Принцев Юзеф Янушевич
Там вдали, за рекой
Юзеф Янушевич ПРИНЦЕВ
ТАМ ВДАЛИ, ЗА РЕКОЙ...
...И пускай поднялись обелиски
Над людьми, погибшими в пути,
Все далекое ты сделай близким,
Чтоб опять к далекому идти!
М. С в е т л о в
Передо мной тетрадь в потертом коленкоровом переплете. Обложка оборвана и не хватает первых страниц. Корешок обгорел. Лежит она в музее рядом с простреленным знаменем, залитым кровью комсомольским билетом, наганом, хранящим до сих пор следы сгоревшего пороха.
Я осторожно перелистываю страницы тетради.
"...Ребята из нашей ячейки сбросили кожушки и шинели. Щеголяют кто в гимнастерке, кто в сатиновой рубашке. Девчата вымыли полы, открыли окна, и в клубе стало как в буржуйском особняке на Миллионной. Глафира заявила, что лупить воблу на пол несознательно, и повесила плакат: "Комсомолец, охраняй пролетарскую красоту!" По-моему, это перегиб".

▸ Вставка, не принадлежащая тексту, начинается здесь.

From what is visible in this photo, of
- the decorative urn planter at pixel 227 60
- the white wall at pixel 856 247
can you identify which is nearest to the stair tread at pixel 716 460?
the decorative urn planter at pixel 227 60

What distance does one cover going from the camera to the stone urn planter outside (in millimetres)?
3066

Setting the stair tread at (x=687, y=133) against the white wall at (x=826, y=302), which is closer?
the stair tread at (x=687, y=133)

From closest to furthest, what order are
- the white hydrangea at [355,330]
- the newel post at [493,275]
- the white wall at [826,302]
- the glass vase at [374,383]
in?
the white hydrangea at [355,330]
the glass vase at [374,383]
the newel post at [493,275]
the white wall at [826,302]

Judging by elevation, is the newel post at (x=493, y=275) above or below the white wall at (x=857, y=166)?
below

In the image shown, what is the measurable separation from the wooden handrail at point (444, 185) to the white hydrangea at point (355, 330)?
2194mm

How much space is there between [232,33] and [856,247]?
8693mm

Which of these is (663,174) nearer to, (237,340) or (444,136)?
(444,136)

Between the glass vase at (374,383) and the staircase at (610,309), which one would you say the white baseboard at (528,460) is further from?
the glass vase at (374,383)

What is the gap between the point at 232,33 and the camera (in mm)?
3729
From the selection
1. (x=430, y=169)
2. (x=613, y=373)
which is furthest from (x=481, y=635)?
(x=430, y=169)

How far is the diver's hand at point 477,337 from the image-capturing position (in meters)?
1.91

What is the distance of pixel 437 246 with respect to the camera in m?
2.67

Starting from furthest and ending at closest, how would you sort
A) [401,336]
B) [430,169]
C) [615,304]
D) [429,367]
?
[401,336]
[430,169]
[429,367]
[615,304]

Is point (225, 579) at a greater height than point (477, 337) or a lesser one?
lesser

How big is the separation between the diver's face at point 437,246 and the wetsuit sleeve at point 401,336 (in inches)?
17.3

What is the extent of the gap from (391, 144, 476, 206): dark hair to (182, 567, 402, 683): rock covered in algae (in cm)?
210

Полустерты записи в тетради. С трудом читаются неровные строчки:
"...Убили Саньку. Подло! В спину. А он мечтал, когда разделаемся с контрой, голубей новых завести. Хоронили его как героя. На митинге говорили: "Товарищ Чижов... Товарищ Чижов..." А Саньке и было-то всего четырнадцать..."
Вот еще одна запись:
"...Вчера в клубе Степан кричал, что любовь - это предрассудок. Глафира встала и ушла. Потом сидела на черной лестнице и плакала. Девчата спрашивают: "Чего ревешь?" Отвечает: "Зуб болит". Ей говорят: "Вырви". Она им: "Перемучаюсь". Потом глазищами своими как зыркнет: "Молчи, грусть, молчи". А это фильма из буржуйской жизни!"
А вот строчка, которая не сотрется никогда, - так старательно нажимал на химический карандаш неизвестный владелец тетради:
"...Я видел Ленина! Товарищи, братва, ребята! Я слышал Ленина!"
Кто-то передал тетрадь в музей, и лежит она рядом с простреленным знаменем, залитым кровью комсомольским билетом, наганом, хранящим до сих пор следы сгоревшего пороха. Перелистаем пожелтевшие страницы. Оживет боевая наша юность, и близким станет то далекое, тревожное петроградское лето!
I
Степан сидел на крыше барака и морщил нос: несло карболкой. Утром приходили санитары - два здоровых мужика, - полили из какой-то фукалки и ушли. Поможет это от холеры, как же! Только весь дом переполошили... Будили бы раньше, а то опять он проспал и не сменил мать, стоявшую с ночи в очереди в булочной. Привезут сегодня хлеб или нет - неизвестно, но, даже если принесет она две мокрые черные осьмушки, все равно будет выговаривать ему, как маленькому. Лучше уж отсидеться здесь, на Санькиной голубятне. Есть только охота до невозможности!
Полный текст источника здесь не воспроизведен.